Task:
In the data below, change every "fluffy golden dog" to "fluffy yellow dog" and leave all other text as it is.

Records of spatial reasoning questions:
◆ ◆ ◆ ◆ ◆ ◆ ◆

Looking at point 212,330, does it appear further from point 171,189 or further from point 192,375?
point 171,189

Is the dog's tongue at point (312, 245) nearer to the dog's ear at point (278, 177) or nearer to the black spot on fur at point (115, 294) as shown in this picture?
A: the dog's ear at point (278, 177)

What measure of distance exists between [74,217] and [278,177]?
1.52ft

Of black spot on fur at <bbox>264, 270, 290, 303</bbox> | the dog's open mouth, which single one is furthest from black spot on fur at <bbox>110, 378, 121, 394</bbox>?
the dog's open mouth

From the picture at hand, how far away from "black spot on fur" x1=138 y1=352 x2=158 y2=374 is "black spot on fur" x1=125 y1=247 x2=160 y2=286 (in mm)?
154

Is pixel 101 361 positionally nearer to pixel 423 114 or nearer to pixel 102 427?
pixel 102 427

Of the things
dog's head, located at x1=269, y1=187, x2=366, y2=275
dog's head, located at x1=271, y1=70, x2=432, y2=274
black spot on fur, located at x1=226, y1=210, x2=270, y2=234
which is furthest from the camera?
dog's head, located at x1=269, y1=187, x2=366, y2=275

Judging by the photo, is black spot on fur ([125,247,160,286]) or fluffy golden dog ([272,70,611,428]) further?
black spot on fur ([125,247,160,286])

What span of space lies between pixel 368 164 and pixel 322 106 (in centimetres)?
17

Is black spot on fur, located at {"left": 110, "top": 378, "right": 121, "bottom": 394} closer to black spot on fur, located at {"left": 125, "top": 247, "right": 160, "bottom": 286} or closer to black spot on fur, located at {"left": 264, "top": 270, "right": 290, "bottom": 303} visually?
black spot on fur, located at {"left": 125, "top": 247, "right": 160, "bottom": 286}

◆ ◆ ◆ ◆ ◆ ◆ ◆

Correct answer:
Looking at point 212,330, does it appear further from point 171,189 or further from point 192,375?
point 171,189

Is the dog's tongue at point (312, 245) nearer to the dog's ear at point (278, 177) or nearer to the black spot on fur at point (115, 294) as shown in this picture?
A: the dog's ear at point (278, 177)

What measure of distance exists between [74,217] and [278,177]?
1.52ft

Of black spot on fur at <bbox>264, 270, 290, 303</bbox> | the dog's open mouth, which single one is furthest from black spot on fur at <bbox>110, 378, 121, 394</bbox>?
the dog's open mouth

From the picture at hand, how far away from "black spot on fur" x1=138 y1=352 x2=158 y2=374 is "black spot on fur" x1=125 y1=247 x2=160 y2=286 (in mm)?
154

Is pixel 101 361 positionally nearer to pixel 423 114 or nearer to pixel 102 427?
pixel 102 427

Of the things
dog's head, located at x1=269, y1=187, x2=366, y2=275
dog's head, located at x1=271, y1=70, x2=432, y2=274
black spot on fur, located at x1=226, y1=210, x2=270, y2=234
which is furthest from the camera?
dog's head, located at x1=269, y1=187, x2=366, y2=275

Judging by the photo, is black spot on fur ([125,247,160,286]) or fluffy yellow dog ([272,70,611,428]) further?
black spot on fur ([125,247,160,286])

What span of space lies between pixel 368 164 and pixel 322 106 (in centimetres)?
17

Is black spot on fur, located at {"left": 110, "top": 378, "right": 121, "bottom": 394} closer to black spot on fur, located at {"left": 125, "top": 247, "right": 160, "bottom": 286} or closer to black spot on fur, located at {"left": 264, "top": 270, "right": 290, "bottom": 303} visually?
black spot on fur, located at {"left": 125, "top": 247, "right": 160, "bottom": 286}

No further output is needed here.